* Given text

It's logical that the function fails when the default value is set, but succeeds when a value is passed to it.
When defining the function, the type T is unknown, making
T & ((...args: any[]) => any)
also mysterious.
Intersection types:
An intersection type, Person & Serializable & Loggable, for example,
is a Person and Serializable and Loggable. That means an object of
this type will have all members of all three types.
But in your scenario, what does T represent?
By passing a value when calling the function, the compiler can deduce what T is, avoiding failures and inferring that T is () => { type: string; }.
The same outcome occurs with:
function fn<T>(a: T & string = "str") { // fails
return null;
}
fn2("str"); // doesn't fail
However, using union types prevents failure:
function fn<T>(a: T | string = "str") {
return null;
}
Since "str" is a string, the specific type of T becomes irrelevant.

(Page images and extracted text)
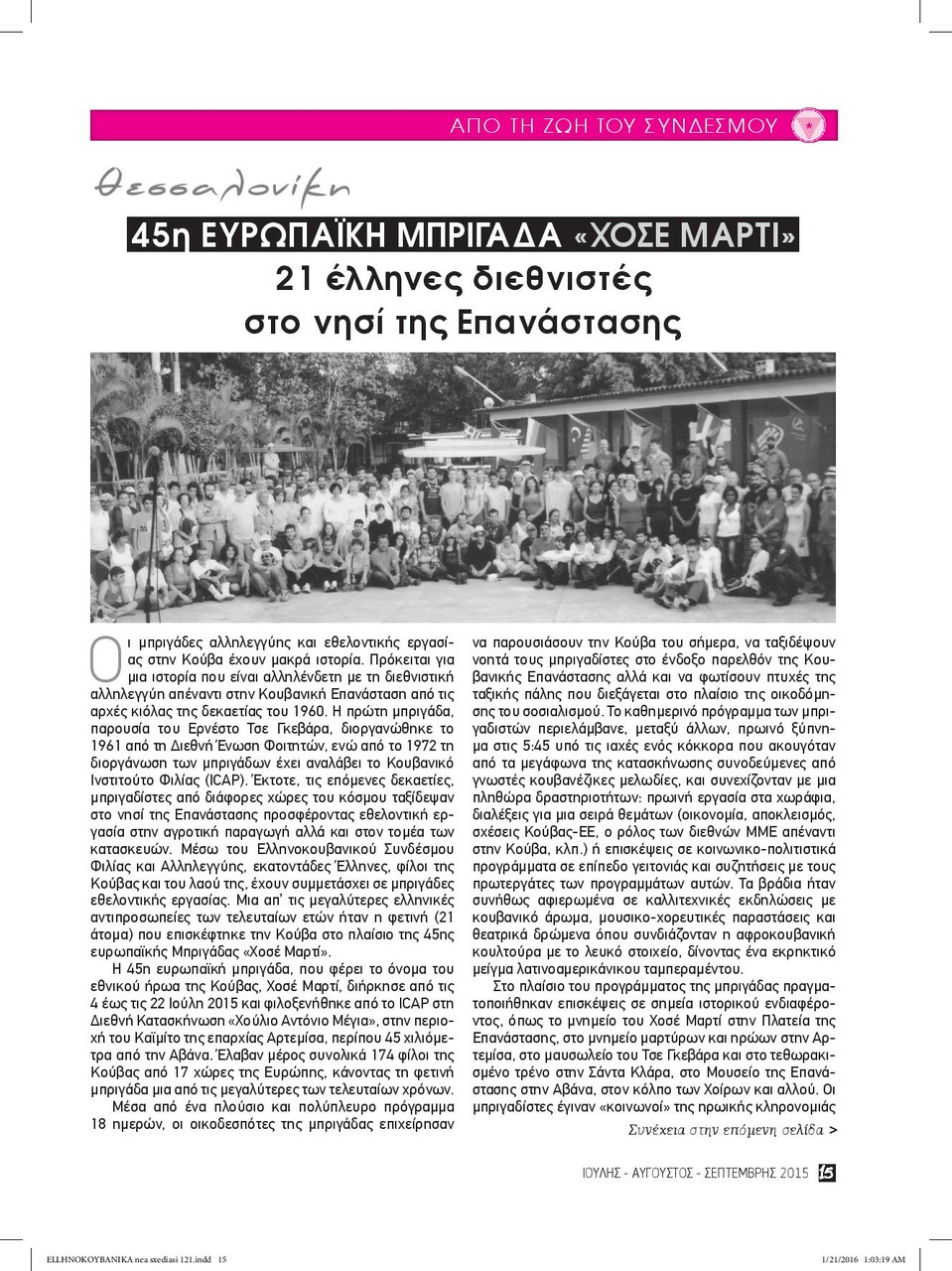 ΑΠΟ ΤΗ ΖΩΗ ΤΟΥ ΣΥΝΔΕΣΜΟΥ

Θεσσαλονίκη

45η ΕΥΡΩΠΑΪΚΗ ΜΠΡΙΓΑΔΑ «ΧΟΣΕ ΜΑΡΤΙ»
21 έλληνες διεθνιστές
στο νησί της Επανάστασης

Οι μπριγάδες αλληλεγγύης και εθελοντικής εργασίας στην Κούβα έχουν μακρά ιστορία. Πρόκειται για μια ιστορία που είναι αλληλένδετη με τη διεθνιστική αλληλεγγύη απέναντι στην Κουβανική Επανάσταση από τις αρχές κιόλας της δεκαετίας του 1960. Η πρώτη μπριγάδα, παρουσία του Ερνέστο Τσε Γκεβάρα, διοργανώθηκε το 1961 από τη Διεθνή Ένωση Φοιτητών, ενώ από το 1972 τη διοργάνωση των μπριγάδων έχει αναλάβει το Κουβανικό Ινστιτούτο Φιλίας (ICAP). Έκτοτε, τις επόμενες δεκαετίες, μπριγαδίστες από διάφορες χώρες του κόσμου ταξίδεψαν στο νησί της Επανάστασης προσφέροντας εθελοντική εργασία στην αγροτική παραγωγή αλλά και στον τομέα των κατασκευών. Μέσω του Ελληνοκουβανικού Συνδέσμου Φιλίας και Αλληλεγγύης, εκατοντάδες Έλληνες, φίλοι της Κούβας και του λαού της, έχουν συμμετάσχει σε μπριγάδες εθελοντικής εργασίας. Μια απ' τις μεγαλύτερες ελληνικές αντιπροσωπείες των τελευταίων ετών ήταν η φετινή (21 άτομα) που επισκέφτηκε την Κούβα στο πλαίσιο της 45ης ευρωπαϊκής Μπριγάδας «Χοσέ Μαρτί».

Η 45η ευρωπαϊκή μπριγάδα, που φέρει το όνομα του εθνικού ήρωα της Κούβας, Χοσέ Μαρτί, διήρκησε από τις 4 έως τις 22 Ιούλη 2015 και φιλοξενήθηκε από το ICAP στη Διεθνή Κατασκήνωση «Χούλιο Αντόνιο Μέγια», στην περιοχή του Καϊμίτο της επαρχίας Αρτεμίσα, περίπου 45 χιλιόμετρα από την Αβάνα. Έλαβαν μέρος συνολικά 174 φίλοι της Κούβας από 17 χώρες της Ευρώπης, κάνοντας τη φετινή μπριγάδα μια από τις μεγαλύτερες των τελευταίων χρόνων.

Μέσα από ένα πλούσιο και πολύπλευρο πρόγραμμα 18 ημερών, οι οικοδεσπότες της μπριγάδας επιχείρησαν να παρουσιάσουν την Κούβα του σήμερα, να ταξιδέψουν νοητά τους μπριγαδίστες στο ένδοξο παρελθόν της Κουβανικής Επανάστασης αλλά και να φωτίσουν πτυχές της ταξικής πάλης που διεξάγεται στο πλαίσιο της οικοδόμησης του σοσιαλισμού. Το καθημερινό πρόγραμμα των μπριγαδιστών περιελάμβανε, μεταξύ άλλων, πρωινό ξύπνημα στις 5:45 υπό τις ιαχές ενός κόκκορα που ακουγόταν από τα μεγάφωνα της κατασκήνωσης συνοδευόμενες από γνωστές κουβανέζικες μελωδίες, και συνεχίζονταν με μια πληθώρα δραστηριοτήτων: πρωινή εργασία στα χωράφια, διαλέξεις για μια σειρά θεμάτων (οικονομία, αποκλεισμός, σχέσεις Κούβας-ΕΕ, ο ρόλος των διεθνών ΜΜΕ απέναντι στην Κούβα, κλπ.) ή επισκέψεις σε κοινωνικο-πολιτιστικά προγράμματα σε επίπεδο γειτονιάς και συζητήσεις με τους πρωτεργάτες των προγραμμάτων αυτών. Τα βράδια ήταν συνήθως αφιερωμένα σε καλλιτεχνικές εκδηλώσεις με κουβανικό άρωμα, μουσικο-χορευτικές παραστάσεις και θεατρικά δρώμενα όπου συνδιάζονταν η αφροκουβανική κουλτούρα με το λευκό στοιχείο, δίνοντας ένα εκρηκτικό μείγμα λατινοαμερικάνικου ταμπεραμέντου.

Στο πλαίσιο του προγράμματος της μπριγάδας πραγματοποιήθηκαν επισκέψεις σε σημεία ιστορικού ενδιαφέροντος, όπως το μνημείο του Χοσέ Μαρτί στην Πλατεία της Επανάστασης, στο μνημείο μαρτύρων και ηρώων στην Αρτεμίσα, στο μαυσωλείο του Τσε Γκεβάρα και στο τεθωρακισμένο τρένο στην Σάντα Κλάρα, στο Μουσείο της Επανάστασης στην Αβάνα, στον κόλπο των Χοίρων και αλλού. Οι μπριγαδίστες έγιναν «κοινωνοί» της ηρωικής κληρονομιάς

Συνέχεια στην επόμενη σελίδα >

ΙΟΥΛΗΣ - ΑΥΓΟΥΣΤΟΣ - ΣΕΠΤΕΜΒΡΗΣ 2015 15

ELLHNOKOYBANIKA nea sxediasi 121.indd 15
1/21/2016 1:03:19 AM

* Work to complete
**a)** List every type named in the intersection type example in the explanation of TypeScript generic default parameters.
**b)** Continue the explanation of TypeScript generic default parameters from the point where it stops.

* Written responses
**a)** Person, Serializable, Loggable

**b)**
Edit
If I understand correctly, intersection types may not be suitable for your needs.
A potentially better solution could be:
type MyCallback = (...args: any[]) => any;
let defaultFn: MyCallback = () => { return { type: 'abc' }; };
function doSomething<T extends MyCallback>(fn: T = defaultFn as T) {
...
}
You could replace the type with an interface:
interface MyCallback {
(...args: any[]): any;
}
(code in playground)